What option does the owner have? Get solicitors involved? Re-negotiate a lower price? Kick out the non-paying tenant and go back to someone else who they turned down previously coz the big talker offered the big money?
The owner should have a plan-b in place before taking the lotto-type money being spoken about a few months back.
Hard to believe that people would enter into a contract and decide not to fulfil their side of it. It's not an option that has ever been available to me.
You should nearly as careful picking a tennent as picking a wife/husband.
Of course that would be a sensible approach in fairness, but I'm not sure how many are done that way in practice
In fairness 250 to 300 are realistic figures not like the willy wavers offering stupid money
Alright when money is in advance though. you needn't let them in until money comes
I didn't hear of any dairy farmers leasing at 250 - 300/acre offering to increase the rent this last 12 mths either
They may have been negotiated on that premise, in some instances even agreed between both parties.
That's it of course, the cynic in me expects to see a good few of these leased renegotiated down in a few years as it will cost landowners more to get them out than take a lower payment.
No certainty of actually getting the money though at each payment
South East, I'd say a lot that were hanging on for suckler exit scheme and waiting to see what would happen with cap payments have decided the money on offer to lease is too good to turn down.
Interesting where are you based nothing available around here
Never seen as much land for lease in the local papers and by all accounts 400-700 being achieved on everything. Be 3 or 4 massive farms to a parish in short I'd say
He will be getting plenty of professional advice in short if he is depending on milk to pay that lease and all the other bills. It will be interesting to see how it all plays out, the base price to rent land seems to have settled at least 50 percent ahead of where it was 2 years ago, wouldn't be so sure base price for milk will settle as high.
Not to mention all the other things that have gone up unlikely to ever get cheaper, labour, veterinary, electricity, insurance,machinery,concrete,steel, stone, accountant, detergents, parlour consumables, I could go on and on..and the big one, personal drawings have had to go up because of household expenses also skyrocketing.
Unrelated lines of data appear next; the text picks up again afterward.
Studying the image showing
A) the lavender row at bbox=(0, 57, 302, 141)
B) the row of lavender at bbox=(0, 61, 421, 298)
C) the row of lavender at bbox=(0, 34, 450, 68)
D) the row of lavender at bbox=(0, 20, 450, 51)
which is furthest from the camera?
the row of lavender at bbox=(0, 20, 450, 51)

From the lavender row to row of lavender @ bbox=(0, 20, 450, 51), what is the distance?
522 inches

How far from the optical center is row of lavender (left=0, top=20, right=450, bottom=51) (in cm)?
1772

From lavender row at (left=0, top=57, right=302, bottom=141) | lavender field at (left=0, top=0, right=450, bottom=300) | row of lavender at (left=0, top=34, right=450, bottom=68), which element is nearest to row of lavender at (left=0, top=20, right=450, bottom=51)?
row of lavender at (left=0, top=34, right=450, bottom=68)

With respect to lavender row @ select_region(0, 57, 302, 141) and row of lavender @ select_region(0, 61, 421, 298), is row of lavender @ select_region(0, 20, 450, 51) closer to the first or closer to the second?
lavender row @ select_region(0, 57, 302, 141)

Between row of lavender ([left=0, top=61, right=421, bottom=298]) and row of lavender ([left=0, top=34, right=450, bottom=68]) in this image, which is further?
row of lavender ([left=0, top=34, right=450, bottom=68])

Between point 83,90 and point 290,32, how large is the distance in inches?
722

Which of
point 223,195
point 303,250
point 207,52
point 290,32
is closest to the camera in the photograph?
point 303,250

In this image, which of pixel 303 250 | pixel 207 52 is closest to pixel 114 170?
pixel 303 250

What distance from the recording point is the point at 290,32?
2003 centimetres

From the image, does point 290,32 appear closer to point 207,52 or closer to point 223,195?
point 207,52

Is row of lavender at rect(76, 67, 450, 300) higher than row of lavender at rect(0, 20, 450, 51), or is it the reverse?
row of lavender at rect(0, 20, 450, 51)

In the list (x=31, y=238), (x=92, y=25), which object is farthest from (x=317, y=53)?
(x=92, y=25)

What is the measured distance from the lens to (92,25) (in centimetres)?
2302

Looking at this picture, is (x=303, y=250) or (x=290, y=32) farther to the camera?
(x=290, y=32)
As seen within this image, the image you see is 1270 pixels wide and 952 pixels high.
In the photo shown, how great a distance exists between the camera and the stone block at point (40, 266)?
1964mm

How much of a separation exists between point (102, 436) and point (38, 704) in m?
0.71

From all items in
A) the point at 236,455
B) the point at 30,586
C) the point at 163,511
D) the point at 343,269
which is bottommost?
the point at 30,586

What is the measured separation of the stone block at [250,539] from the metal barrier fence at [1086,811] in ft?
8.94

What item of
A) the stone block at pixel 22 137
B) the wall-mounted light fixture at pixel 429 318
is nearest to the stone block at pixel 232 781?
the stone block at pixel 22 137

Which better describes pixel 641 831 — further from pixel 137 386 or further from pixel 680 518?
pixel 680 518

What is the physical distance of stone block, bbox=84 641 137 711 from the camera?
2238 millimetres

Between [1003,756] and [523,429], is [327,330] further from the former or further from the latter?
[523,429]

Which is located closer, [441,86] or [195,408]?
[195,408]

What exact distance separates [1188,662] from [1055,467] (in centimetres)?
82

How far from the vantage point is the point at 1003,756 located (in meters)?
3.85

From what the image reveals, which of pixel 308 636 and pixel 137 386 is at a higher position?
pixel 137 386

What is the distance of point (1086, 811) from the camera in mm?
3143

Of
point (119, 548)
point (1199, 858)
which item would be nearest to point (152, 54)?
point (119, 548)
Thems the ones who really f the job up usually
This is a sound and solid piece of advice. But the only problem with the fellas paying big money is that it creates a perception that its the value of land now not the the exception.
Always
Balls I hadn't seen that yet 😬
600 an acre down here last month. It's not faulty calculators it's greed. Get rid of all the small guys and have ranch type farms.. Control the coops to get the last cent. Cut every one to the last cent. The sad part is that they will succeed.
When I took over the farm every one had 4 or 5 sows. Economy of scale finished those.